Na beira de um grande rio, avistei um barco. Apesar do movimento das águas, ele estava ali parado, sem laço. Era barco de força maior do que a força que tem a água.
Era disponível, localizado de forma que quem quisesse poderia entrar, mas ninguém se arriscava: era estranho um barco parado sem laço.
Normalmente, quem precisava atravessar o rio, nem cogitava o uso do barco. Ou optava por ficar onde estava, desistindo da travessia, ou enfrentava o curso agitado, turbulento do rio.
Desde que avistei esse barco, tenho observado essa movimentação. Não desisti da travessia, nem optei por nadar. Mas estou aqui, com a bunda na terra molhada, sentindo o sol clareando a visão das coisas.
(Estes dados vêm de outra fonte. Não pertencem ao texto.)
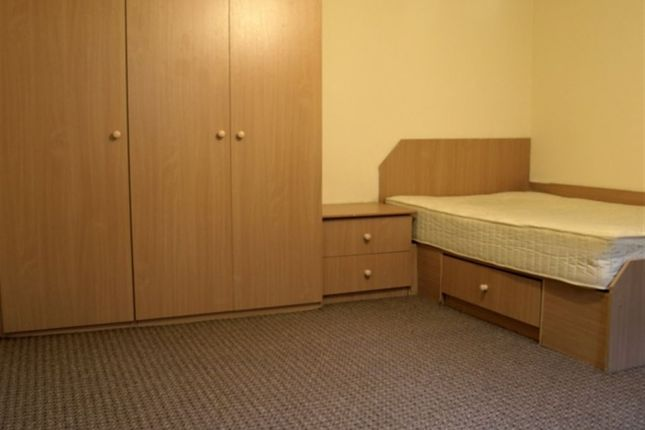 Thumbnail Property to rent in Otley Road, Headingley, Leeds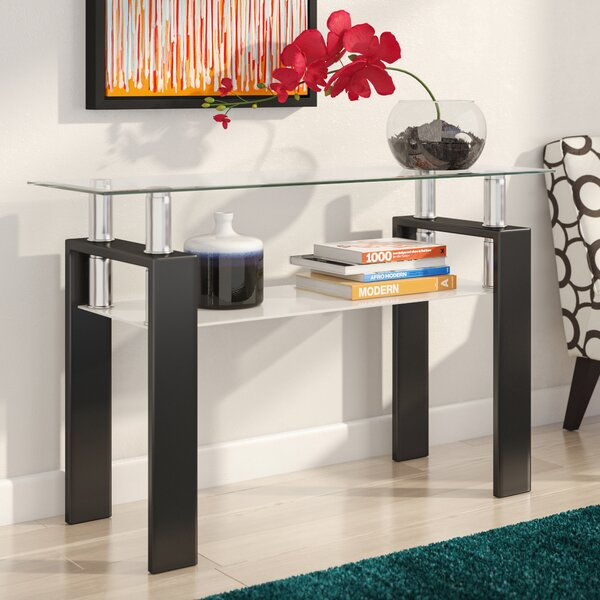 Review Makale Console Table
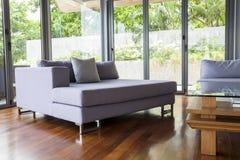 Nowożytny utrzymanie relaksuje pokój z kanapą Zdjęcie Stock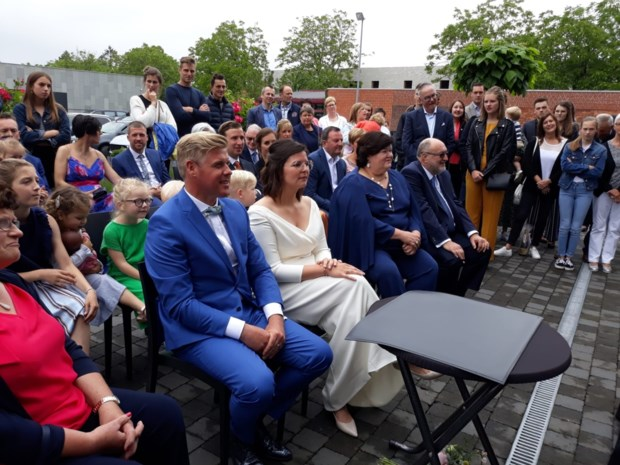 Dochter van Maggie De Block stapt in het huwelijksbootje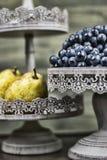 梨和葡萄在黑暗的木头 免版税库存图片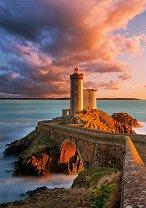 Фарът Петит Миноу, Франция -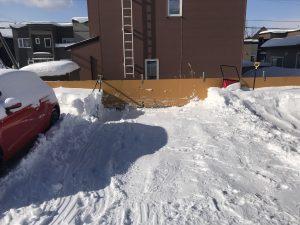 駐車場除雪作業後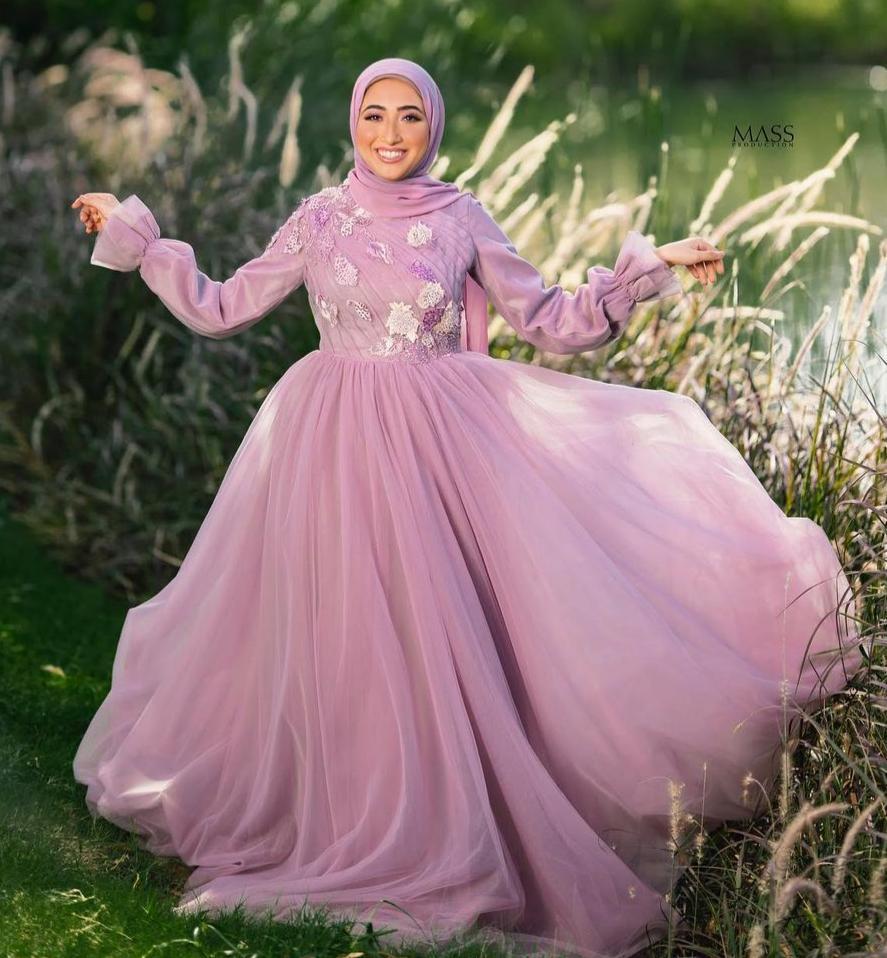 6 اسراء مصطفى بفستان سهرة يخفي البطن -الصورة من حسابها على الانستغرام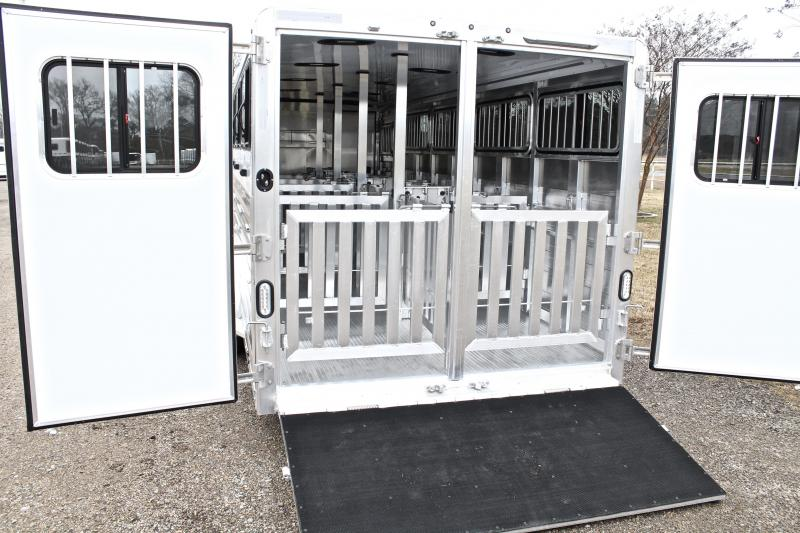 2019 Exiss 24ft Low Pro 10 Pen System with Tack Room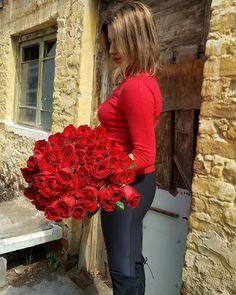 🥀 Red Ecuador Roses 🥀 Love Them 🔝 Ecuador, Thessaloniki, Rose Bouquet, Fresh Flowers, Flower Art, Red Color, Red Roses, Greece, Fantasy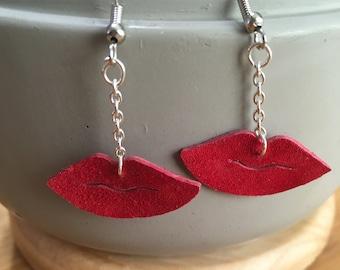 Lip Dangle Earrings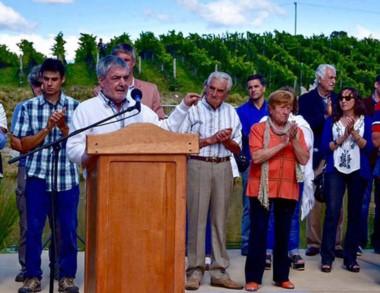 El Gobernador entregó aportes y presidió la Fiesta de Viñedos.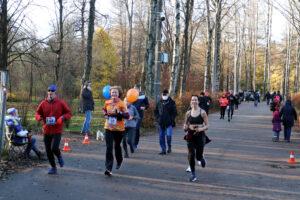 Вирус бегу не помеха: в Удельном парке прошёл последний легкоатлетический старт сезона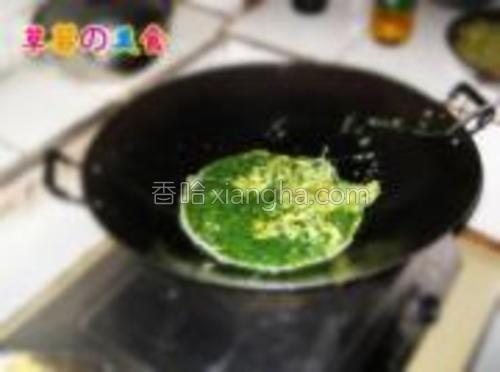 锅内再放入少许油,把盆内所有蛋液一起倒进去继续煎。
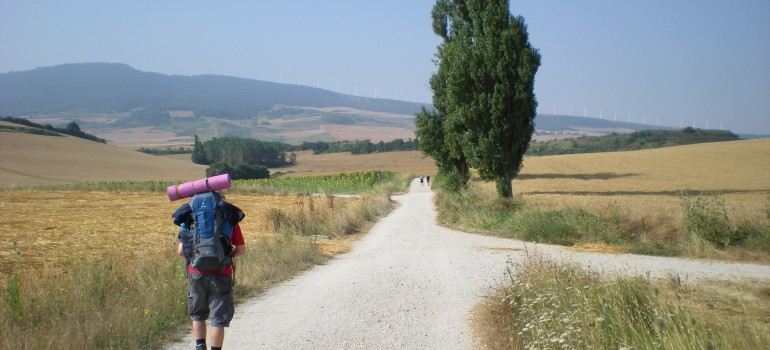 Wanderer auf dem Jakobsweg, Fotolia_20430763_XL_Gerhard-Reus, Organisierte Wanderung auf dem Jakobsweg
Estou me preparando para usar a embarcação. Já decidi que quero caminhos novos e meios novos para caminhá-los. Só não entrei no barco ainda, porque como ele, que tem força para ficar parado em ambiente movimentado, quero estar certa do melhor caminho.

19.5.09

Das mulheres.

Era dia de choro fácil, sem motivo triste ou ranzinza, mas choro simples, de criança mimada movida a hormônios adultos.
Dia em que a casa é o melhor lugar do mundo, assim como o edredon de infância, o calorzinho do corpo do au-au amado e as letras escritas no blog.
Dia de pedir pra mamãe fazer brigadeiro, de chorar com novela, de rir da própria sensibilidade.
Dia de ganhar cafuné, cafuné bom, que dá vontade de receber, ainda, carinho no pé.
Esse dia em que o mundo gira ao redor, mima, agrada, pra não te ver chorar.
Nesse dia de amor pra dentro, poesia na língua, silêncio nos olhos e sonhos na cabeça.
Dia que dura até o amanhã, quando o despertar traz de volta toda a razão de ser como era antes. Quando os hormônios deixam de dançar no coração delicado.

10.5.09

Qualquer coisa assim.

Revivendo letras antigas sob a luz que venta, a gente concretiza que a vida é história. E vai dormir pensando que as palavras escritas saem mais delicadas do que tudo o que explode por dentro.

Palavras amigas, que trazem razão à alma.

3.5.09

Asas quebradas.

Onde foram parar minhas asas e os sonhos de liberdade?
Pra onde foi o tempo que corre, a mente que voa, a leveza que liberta?

De onde vem todo esse drama, toda a paixão infundada, todo esse apego do pé que não solta o chão?

Vivendo dias de asas de galinha, que só pula e pouco desgruda da terra?

Ou seria passarinho imaturo, desses medrosos, esperando coragem para enfrentar o mundo?

Ou será corrente feita de aço pelos acontecimentos diários?

Foda-se: trabalha o desapego e vai. Anda sem se preocupar com o futuro e vai. Não pensa nessas coisas sem controle e vai. Vai tomando impulso para, de surpresa, voltar a voar. Voar com paixão.